December 29, 2007 at 10:02 am
My app uses multiple calendars. For the regular (gregorian) calendary, the week, month, quarter, etc. of a given date can be determined by datepart(). However, datepart() can't be used with the other calendar types since the year start and month boundaries are arbitrary.
For example, the fiscal year may begin June 1 so July 15 is actually quarter 1. In the production calendar, weeks never split months so July 30th may actually be considered part of August.
I figure I can support the calendar in one of two ways. The first is to create a table which associates the proper week/month/qtr/etc. to each date in the db for each calendar. Since our retention interval is 5 years, that's only 1800 rows per calendar.
The alternative is to create a function that would be used instead of datepart(). This UDF never does any I/O since the production calendar start dates are hard-coded for each year. The logic is pretty simple and the function is only about 40 lines long.

* **Extracted entries**
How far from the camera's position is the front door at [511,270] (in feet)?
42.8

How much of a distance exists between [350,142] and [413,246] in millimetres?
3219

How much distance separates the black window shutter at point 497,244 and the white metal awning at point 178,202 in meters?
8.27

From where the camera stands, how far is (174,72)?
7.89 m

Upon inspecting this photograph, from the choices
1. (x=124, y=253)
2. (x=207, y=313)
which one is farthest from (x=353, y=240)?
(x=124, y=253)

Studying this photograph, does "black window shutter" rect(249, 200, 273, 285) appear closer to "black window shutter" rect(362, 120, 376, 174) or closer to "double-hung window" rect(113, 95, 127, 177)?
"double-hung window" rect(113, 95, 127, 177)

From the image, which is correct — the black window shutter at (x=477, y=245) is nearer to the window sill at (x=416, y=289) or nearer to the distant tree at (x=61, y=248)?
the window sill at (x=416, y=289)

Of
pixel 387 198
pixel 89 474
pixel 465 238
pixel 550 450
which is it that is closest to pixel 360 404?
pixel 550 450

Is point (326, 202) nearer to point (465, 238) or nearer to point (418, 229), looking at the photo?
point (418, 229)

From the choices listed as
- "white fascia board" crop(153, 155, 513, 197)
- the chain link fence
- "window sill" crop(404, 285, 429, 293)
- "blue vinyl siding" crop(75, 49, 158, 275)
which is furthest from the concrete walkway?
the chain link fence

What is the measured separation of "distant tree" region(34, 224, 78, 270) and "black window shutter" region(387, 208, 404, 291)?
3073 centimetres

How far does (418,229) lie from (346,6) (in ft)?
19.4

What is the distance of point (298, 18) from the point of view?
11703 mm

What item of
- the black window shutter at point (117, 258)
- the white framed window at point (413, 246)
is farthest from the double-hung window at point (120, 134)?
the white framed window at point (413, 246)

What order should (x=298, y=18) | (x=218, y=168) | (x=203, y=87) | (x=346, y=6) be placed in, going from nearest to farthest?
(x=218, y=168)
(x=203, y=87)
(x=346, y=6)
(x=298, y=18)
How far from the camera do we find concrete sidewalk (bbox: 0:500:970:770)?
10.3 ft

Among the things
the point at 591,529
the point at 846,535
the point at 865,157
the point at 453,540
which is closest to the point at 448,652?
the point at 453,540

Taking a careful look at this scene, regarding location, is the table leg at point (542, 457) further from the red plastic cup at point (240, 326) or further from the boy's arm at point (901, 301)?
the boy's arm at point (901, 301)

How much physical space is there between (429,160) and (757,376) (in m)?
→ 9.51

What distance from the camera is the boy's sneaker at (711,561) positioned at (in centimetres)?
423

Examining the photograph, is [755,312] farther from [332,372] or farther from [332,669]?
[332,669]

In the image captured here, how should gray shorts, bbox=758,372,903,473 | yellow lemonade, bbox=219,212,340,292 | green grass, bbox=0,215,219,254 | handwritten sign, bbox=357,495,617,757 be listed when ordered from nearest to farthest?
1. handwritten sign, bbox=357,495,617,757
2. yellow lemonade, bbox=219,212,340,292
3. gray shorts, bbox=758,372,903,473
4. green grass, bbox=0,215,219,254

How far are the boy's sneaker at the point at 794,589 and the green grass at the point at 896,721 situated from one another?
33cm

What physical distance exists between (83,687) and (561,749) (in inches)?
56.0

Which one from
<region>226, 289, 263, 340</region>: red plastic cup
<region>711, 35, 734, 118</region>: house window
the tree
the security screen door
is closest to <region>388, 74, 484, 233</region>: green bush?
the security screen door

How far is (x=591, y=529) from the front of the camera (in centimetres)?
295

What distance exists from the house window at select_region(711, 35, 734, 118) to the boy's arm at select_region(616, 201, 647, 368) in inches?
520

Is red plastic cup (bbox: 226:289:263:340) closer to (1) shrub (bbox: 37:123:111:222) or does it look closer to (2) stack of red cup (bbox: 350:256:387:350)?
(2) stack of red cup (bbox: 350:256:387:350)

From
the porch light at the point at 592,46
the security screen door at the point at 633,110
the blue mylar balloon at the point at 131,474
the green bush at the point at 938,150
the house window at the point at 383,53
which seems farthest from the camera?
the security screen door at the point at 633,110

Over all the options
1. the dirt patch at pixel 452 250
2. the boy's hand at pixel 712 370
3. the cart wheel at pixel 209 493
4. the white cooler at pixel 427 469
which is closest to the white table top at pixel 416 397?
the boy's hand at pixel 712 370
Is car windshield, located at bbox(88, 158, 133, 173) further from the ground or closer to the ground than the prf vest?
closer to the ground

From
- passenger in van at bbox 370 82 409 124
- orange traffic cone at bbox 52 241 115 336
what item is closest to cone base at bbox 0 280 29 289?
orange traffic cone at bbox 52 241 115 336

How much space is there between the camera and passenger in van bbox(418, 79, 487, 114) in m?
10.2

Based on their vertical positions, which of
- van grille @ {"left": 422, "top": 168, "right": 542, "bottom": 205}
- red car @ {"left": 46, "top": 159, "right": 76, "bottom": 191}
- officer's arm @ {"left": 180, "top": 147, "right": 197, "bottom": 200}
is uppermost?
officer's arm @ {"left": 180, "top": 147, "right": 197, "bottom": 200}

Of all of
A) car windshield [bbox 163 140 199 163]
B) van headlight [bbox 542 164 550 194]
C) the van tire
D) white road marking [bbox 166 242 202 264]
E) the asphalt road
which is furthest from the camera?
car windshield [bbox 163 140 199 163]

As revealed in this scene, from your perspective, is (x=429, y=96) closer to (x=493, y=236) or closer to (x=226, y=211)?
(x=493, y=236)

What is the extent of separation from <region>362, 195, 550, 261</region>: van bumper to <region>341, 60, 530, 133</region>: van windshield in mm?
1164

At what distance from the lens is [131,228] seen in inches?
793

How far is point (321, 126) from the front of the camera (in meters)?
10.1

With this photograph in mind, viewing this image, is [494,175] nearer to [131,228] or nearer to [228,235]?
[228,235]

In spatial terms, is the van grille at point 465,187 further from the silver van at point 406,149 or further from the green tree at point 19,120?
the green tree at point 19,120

* **Stated goal 1**
In the calendar post, shorten the paragraph beginning "I figure I can support" to a single sentence that keeps its main facts.
* **Stated goal 2**
Output the records verbatim, beginning at the line that contains "As revealed in" and continuing through the end of the records.

* **Exercise solution 1**
One option for supporting the calendars is a table that maps each date in the db to its week, month, quarter and so on for every calendar, which comes to only 1800 rows per calendar given the 5-year retention interval.

* **Exercise solution 2**
As revealed in this scene, from your perspective, is (x=429, y=96) closer to (x=493, y=236) or closer to (x=226, y=211)?
(x=493, y=236)

What is the extent of separation from <region>362, 195, 550, 261</region>: van bumper to <region>341, 60, 530, 133</region>: van windshield in mm?
1164

At what distance from the lens is [131,228] seen in inches?
793

How far is point (321, 126) from the front of the camera (in meters)?
10.1

With this photograph in mind, viewing this image, is [494,175] nearer to [131,228] or nearer to [228,235]?
[228,235]

In spatial terms, is the van grille at point 465,187 further from the silver van at point 406,149 or further from the green tree at point 19,120?
the green tree at point 19,120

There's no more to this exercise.